- _Passage_
_ _ _
Sunday, January 25, 2009

I've Discovered Craigslist. My House Will Soon Be Empty

Do you know about Craigslist? If you don't, you are woefully lost. I was like you until last week. But now I am found. Because it was last week that I discovered Craigslist.
For those who are still stumbling around in the darkness, Craigslist is like an online garage sale. You post listings of all the junk you want to sell and, through some glorious Internet magic, emails start to pop into your inbox asking about your used Foreman grill. It's amazing.
I woke up this morning and checked my account. Some Asian woman wants my dishwasher. I don't know her, but she digs my Kenmore Ultra Wash. Some fella named Neil likes it too. Willing to pay asking price, even. Score.*
Craigslist almost makes a dude wanna become a used widget entrepeneur. If there's anything I have in spades, it's used widgets. Matchbox cars, baseball cards, underwear - I have tons of used junk to sell. And until now, I haven't found a willing buyer. So yes, furbylover4evah3000@craigslist.com, you can have my popcorn popper.
_ _ _
- _Data shown_
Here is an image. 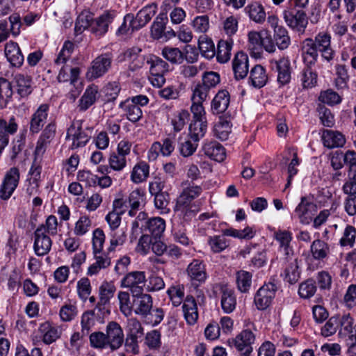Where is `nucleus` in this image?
_ _ _
- _To do_
(A) Answer these questions about the Craigslist blog post:
(i) What does the post compare Craigslist to?
(ii) What brand and model of dishwasher does the author have?
(iii) What item does the author offer to furbylover4evah3000@craigslist.com?
(B) Carry on the Craigslist blog post after its final sentence.

- _Answers to the exercise_
(A)
(i) An online garage sale.
(ii) A Kenmore Ultra Wash.
(iii) A popcorn popper.

(B)
And now it is time to say goodbye to my wife, my dog and my vintage action figures. They will all be sold. I will keep my turtle Mr. Jenkins, however, because he is an indespensible lifelong companion.
These are tough economic times. One cannot afford to have useless stuff just lying around. I don't know why I kept all that Dukes of Hazzard memorabilia, but I did and it fills up several boxes (I am NOT making this up).
Nor can one turn to a site like Ebay where bidding wars force prices up, up, up. No, these tough times call for cheap wares. From an online consignment shop.
President Obama has pledged to shore up the economy with a far-reaching stimulus package. Chances are, because I don't have seven children, didn't make bad fiscal choices and I don't live way beyond my means via credit cards, it will never actually reach me, per se.
However, if your house is in foreclosure, there's more money to be found in your couch cushions than in your 401(k), and Uncle Sam has his hands deep in your pockets, you can rest easy that there is a website out there where you can sell your antique glass harmonica.
So thank you Craig.
For your generosity. And for your eponymous list.
You sir, are a true American hero.


*UPDATE: Neil got the dishwasher.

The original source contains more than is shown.